Germany's Deutsche Bank AG said Friday that it would shut down its investment banking operations in Russia, as part of the new co-CEO John Cryan’s plan to pull the banking giant out of some countries amid criminal probes and lawsuits.

About 200 jobs would be affected due to the move, sources told Bloomberg. However, about 200 people in transaction banking and another 900 in IT functions who work in Russia are expected to stay in place, the report added.

Deutsche Bank said in a statement that it has taken the decision to “reduce complexity, costs, risks and capital consumption.”

The move comes at a time when the bank is under investigation from regulators in both the U.S. and European countries. Investigators are looking into allegations of money laundering by the bank's Russian clients, and conducting probes into its compliance systems.

Deutsche Bank said in July that it was reviewing stock trades by anonymous clients through its Moscow and London offices, which reportedly involved securities exchanges worth billions of dollars.

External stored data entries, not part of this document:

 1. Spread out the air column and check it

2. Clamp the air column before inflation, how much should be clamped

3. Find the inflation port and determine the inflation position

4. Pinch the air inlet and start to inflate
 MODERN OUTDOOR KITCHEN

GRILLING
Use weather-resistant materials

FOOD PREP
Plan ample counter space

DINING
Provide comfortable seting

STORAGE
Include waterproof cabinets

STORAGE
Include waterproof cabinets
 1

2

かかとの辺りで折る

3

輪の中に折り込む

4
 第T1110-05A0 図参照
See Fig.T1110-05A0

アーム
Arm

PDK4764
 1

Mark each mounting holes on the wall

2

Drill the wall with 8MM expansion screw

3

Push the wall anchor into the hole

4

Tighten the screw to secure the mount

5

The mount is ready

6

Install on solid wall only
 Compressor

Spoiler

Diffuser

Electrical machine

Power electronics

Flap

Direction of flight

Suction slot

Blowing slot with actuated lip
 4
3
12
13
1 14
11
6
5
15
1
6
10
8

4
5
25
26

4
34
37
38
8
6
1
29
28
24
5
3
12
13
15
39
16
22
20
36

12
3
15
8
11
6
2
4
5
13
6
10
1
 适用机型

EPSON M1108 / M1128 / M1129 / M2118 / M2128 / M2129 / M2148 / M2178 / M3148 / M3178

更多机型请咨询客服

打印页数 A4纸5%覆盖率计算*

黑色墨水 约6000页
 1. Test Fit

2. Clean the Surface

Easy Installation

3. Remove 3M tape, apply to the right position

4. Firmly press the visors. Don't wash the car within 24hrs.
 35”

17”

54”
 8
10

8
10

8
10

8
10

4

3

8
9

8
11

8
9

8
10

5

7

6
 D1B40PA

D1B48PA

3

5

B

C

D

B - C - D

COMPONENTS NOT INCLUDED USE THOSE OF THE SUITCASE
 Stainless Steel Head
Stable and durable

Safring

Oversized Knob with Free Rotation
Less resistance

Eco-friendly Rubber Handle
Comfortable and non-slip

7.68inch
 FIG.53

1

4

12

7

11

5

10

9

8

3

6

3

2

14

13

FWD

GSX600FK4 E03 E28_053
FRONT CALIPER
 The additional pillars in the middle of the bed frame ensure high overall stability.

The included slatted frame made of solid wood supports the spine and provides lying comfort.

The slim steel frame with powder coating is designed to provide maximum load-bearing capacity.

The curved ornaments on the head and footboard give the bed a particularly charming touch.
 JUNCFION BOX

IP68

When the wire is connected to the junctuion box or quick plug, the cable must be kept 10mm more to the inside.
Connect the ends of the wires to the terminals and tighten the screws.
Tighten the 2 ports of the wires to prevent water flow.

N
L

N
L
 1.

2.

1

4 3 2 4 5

The bank was also slapped with a $2.5 billion fine in April, the most severe punishment for interest-rate benchmark manipulation in history. The lender was found to have manipulated Libor, London’s benchmark for interbank borrowing, in London, Tokyo, New York and Frankfurt.

The company is also set to slash about one quarter of its total staff, or about 23,000 jobs, through layoffs in its technology activities and spinning off its PostBank division, according to reports, citing sources.

“Deutsche Bank has to decide what it wants to do and whether it wants to be in countries that have this kind of cultural risk of money laundering,” analyst Dirk Becker from Kepler Cheuvreux told Bloomberg. “The profits just don’t justify the kind of risk that they’re exposed to.”

Germany’s biggest lender said in May that it would shut operations in as many as 10 countries, as part of a plan to reduce its adjusted costs by about 15 percent by 2020. Cryan, who took over from previous co-CEO Anshu Jain in July, has said that he will slash costs and slim down trade operations.

Other banks are also cutting operations in Russia. France’s BNP Paribas SA pulled out its fund-management venture in the country, Austria’s Raiffeisen Bank International AG sold off its pension funds business and German reinsurer Munich Re shuttered its Moscow office.